== Tasks to complete ==
**1)** In the report on Biden and Libya below, on what date did Biden make the phone call to the UAE about Libya?
**2)** Rewrite the paragraph beginning "Vice President Biden spoke with United Arab Emirates Crown Prince" in the report on Biden and Libya as a short bulleted list that keeps its main facts.
**3)** Carry on the report on Biden and Libya from its last sentence.

* BEGIN Page extract *

Report: Biden Opposes Obama on Libya (Matthews panel notes Veep's absence, W.H. A.Q.M fears)
Sunday, March 27, 2011 | Kristinn




Vice President Joe Biden is opposed to President Barack Obama's attack on Libya, according to the reporter panel on the Chris Matthews Show broadcast the weekend of March 26-27.

There was also mention of White House concerns that it doesn't know who the rebels in Libya are and that they may be tied to al Qaeda in the Maghreb.

The panel noted Biden's public silence on Libya and tied his opposition as consistent with Biden's opposition to Obama's surge strategy in Afghanistan.

What was striking about the panels' conversation was how casually it was discussed. Matthews set up the discussion with the lighthearted cultural reference question, "Where's Waldo?"

The vice president opposing the president launching a kinetic military action and apparently not being able to be a 'good soldier' and publicly campaign for support for the effort is huge news--except for liberal reporters covering a liberal administration as the discusssion was held at the last segment of the half-hour broadcast.

A quick check of the White House Web site for Biden statements on Libya showed only press spokesman readouts of a March 22nd Biden phone call to the UAE about Libya and two other calls:

Vice President Biden spoke with United Arab Emirates Crown Prince Mohammed bin Zayid al Nahyan today about developments in Libya and the region. The Vice President expressed his strong appreciation for the UAE's significant humanitarian contribution to the international effort on Libya. The Vice President and Crown Prince also discussed the importance of the unified international effort underway to enforce the measures called for in United Nations Security Council Resolution 1973 and agreed to continue close coordination between the United States and UAE on this issue.

* END Page extract *
* BEGIN Record set *

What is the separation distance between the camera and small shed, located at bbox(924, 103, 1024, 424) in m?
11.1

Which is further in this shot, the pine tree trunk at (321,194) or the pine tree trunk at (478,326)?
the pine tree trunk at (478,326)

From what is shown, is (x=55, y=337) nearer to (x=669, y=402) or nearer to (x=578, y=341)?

* END Record set *
* BEGIN Record set *

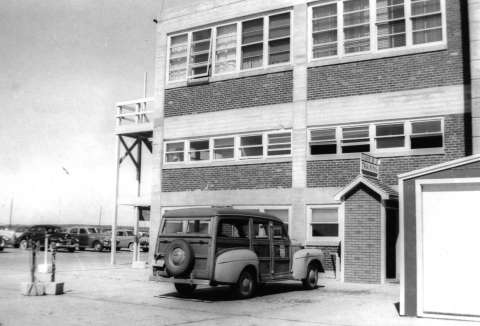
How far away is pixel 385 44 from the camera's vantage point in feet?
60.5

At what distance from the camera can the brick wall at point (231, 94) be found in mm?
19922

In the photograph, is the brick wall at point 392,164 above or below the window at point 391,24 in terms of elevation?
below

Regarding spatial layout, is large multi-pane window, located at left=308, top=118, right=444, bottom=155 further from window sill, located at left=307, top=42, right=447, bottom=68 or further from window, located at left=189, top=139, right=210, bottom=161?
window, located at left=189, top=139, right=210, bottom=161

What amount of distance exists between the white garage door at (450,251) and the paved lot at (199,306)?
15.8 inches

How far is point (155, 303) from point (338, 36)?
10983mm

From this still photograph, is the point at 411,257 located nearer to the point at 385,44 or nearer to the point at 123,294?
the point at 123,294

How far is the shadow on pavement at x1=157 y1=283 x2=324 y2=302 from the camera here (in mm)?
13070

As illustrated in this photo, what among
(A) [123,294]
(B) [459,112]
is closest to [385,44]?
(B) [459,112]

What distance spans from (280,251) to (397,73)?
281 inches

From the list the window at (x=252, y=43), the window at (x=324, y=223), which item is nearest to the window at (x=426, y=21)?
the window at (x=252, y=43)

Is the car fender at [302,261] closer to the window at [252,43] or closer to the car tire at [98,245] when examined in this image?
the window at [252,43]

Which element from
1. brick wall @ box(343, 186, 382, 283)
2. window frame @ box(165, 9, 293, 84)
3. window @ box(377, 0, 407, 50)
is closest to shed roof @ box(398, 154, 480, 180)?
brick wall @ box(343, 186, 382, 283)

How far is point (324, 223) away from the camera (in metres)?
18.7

* END Record set *
* BEGIN Record set *

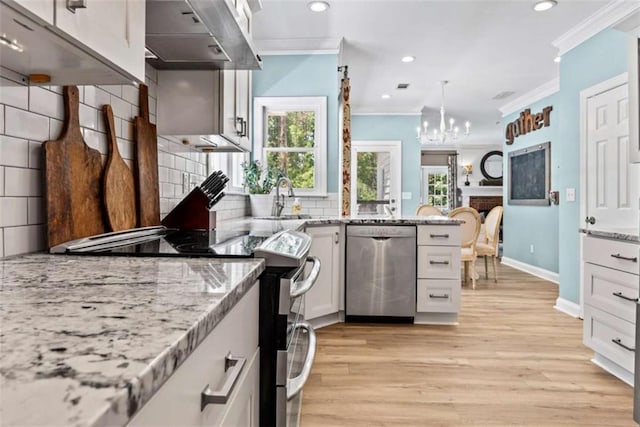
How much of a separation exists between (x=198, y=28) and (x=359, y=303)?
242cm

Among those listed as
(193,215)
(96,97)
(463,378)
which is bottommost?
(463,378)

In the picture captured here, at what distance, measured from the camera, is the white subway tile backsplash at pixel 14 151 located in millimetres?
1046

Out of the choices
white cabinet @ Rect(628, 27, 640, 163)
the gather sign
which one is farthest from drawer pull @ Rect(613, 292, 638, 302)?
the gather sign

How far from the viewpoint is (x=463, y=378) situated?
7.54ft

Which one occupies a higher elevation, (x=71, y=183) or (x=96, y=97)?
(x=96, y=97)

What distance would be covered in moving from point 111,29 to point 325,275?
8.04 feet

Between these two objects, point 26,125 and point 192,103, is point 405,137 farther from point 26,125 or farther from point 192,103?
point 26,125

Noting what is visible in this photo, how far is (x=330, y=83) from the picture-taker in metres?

* END Record set *

== Answers to the problems ==
**1)** March 22nd.

**2)**
- Biden spoke with UAE Crown Prince Mohammed bin Zayid al Nahyan about developments in Libya and the region.
- He expressed strong appreciation for the UAE's significant humanitarian contribution to the international effort on Libya.
- They discussed the importance of the unified international effort to enforce the measures in UN Security Council Resolution 1973.
- They agreed to continue close coordination between the United States and the UAE on the issue.

**3)**
Biden also made two other low-profile phone calls to foreign leaders about Libya, but apparently has not made any public statements of support.

Biden took a phone call about Libya from Obama while the president was on his Spring Break trip to Latin America and later had lunch with Obama when he returned to the White House.

A pool report in the Orlando Sentinel on March 23rd about a Biden fundraising speech for Sen. Bill Nelson in Florida that day noted Biden's failure to speak out about the administration's attack on Libya:

Biden never mentioned Libya and only talked about the budget fight in broad terms.

The New York Times White House reporter Helene Cooper definitively said Biden was opposed to military intervention in Libya, while the others on the panel Howard Fineman of the Huffington Post, Elisabeth Bumiller of the N.Y. Times and Major Garrett of the National Journal offered their opinions about Biden's opposition.

Cooper: "Biden was on the side of the milit--was against the military on the Afghanistan debate and he was definitely with the military and with Gates saying that, you know, we should be very cautious here."

Fineman noted Biden's "invisibility says a lot." Bumiller said it was "consistent" with Biden's opposition to the surge in Afghanistan. Garrett joked Biden "was afraid of a big blankety mistake."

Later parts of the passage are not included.